The study also revealed that alcohol has some of the most disastrous effects on marriage, family finances, and personal health. It also found that, above a certain level, intelligence does not matter. What matters is the kindness and generosity of the people with whom we form relationships. Political ideology does not have any effect on the general satisfaction of our lives. However, more conservative men’s sex lives ended at an average of 68 years of age, while more liberal men had sexual relations into their eighties. The factor that Vaillant returns to again and again is the powerful correlation between the quality of relationships and our health and happiness in old age.
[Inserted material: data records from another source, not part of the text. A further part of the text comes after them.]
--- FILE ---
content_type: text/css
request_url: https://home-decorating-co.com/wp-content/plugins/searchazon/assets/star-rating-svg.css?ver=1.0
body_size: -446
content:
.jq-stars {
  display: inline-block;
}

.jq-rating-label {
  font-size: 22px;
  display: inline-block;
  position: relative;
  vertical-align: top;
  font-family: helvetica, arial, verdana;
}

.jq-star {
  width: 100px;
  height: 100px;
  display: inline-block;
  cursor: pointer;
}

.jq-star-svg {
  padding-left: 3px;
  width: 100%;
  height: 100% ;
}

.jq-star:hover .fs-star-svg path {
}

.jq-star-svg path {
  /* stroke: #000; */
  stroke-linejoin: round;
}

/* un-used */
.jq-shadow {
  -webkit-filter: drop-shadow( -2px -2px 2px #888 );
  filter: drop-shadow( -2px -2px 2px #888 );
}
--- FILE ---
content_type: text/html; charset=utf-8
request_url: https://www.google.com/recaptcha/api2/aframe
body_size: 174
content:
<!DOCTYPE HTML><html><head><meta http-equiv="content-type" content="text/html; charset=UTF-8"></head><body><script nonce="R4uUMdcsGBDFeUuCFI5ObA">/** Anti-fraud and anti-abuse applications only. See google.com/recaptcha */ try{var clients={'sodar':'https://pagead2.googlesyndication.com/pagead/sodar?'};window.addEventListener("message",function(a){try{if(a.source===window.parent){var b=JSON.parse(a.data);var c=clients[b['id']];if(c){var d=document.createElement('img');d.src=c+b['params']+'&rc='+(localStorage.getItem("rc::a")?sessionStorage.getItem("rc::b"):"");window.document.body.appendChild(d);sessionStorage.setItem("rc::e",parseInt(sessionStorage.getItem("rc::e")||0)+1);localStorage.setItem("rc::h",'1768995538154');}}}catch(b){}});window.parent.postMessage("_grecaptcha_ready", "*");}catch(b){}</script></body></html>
One of his main findings, as well as emphasizing what we all already knew, would have pleased Freud: the quality of our relationship with our mothers is crucial throughout adult life. Specifically:

-Men who had warm relationships with their mothers in their childhood earned an average $87,000 more per year than those who were more distanced from their mothers.

-Men who had poor relationships with their mothers in their childhood tended to develop dementia in old age.

-Well into their professional careers, the relationships with their mothers during their youth – but not with their fathers – were associated with performance at work.

On the other hand, warm relationships with their fathers were directly related to a lower incidence of anxiety, more enjoyment during vacation and “life satisfaction” at the age of 75 (while the relationship with their mothers had no effect on life satisfaction at the age of 75).

But the heart of the study is, categorically, happiness. George Vaillant drew a map of the skies of general health and satisfaction of a full life so that we can study it – and recognize ourselves in it – in perspective. His conclusion, as we see in this interview, is that happiness is not “conforming, keeping up with the Joneses. It is about playing and working, and loving. And loving is probably the most important. Happiness is love.”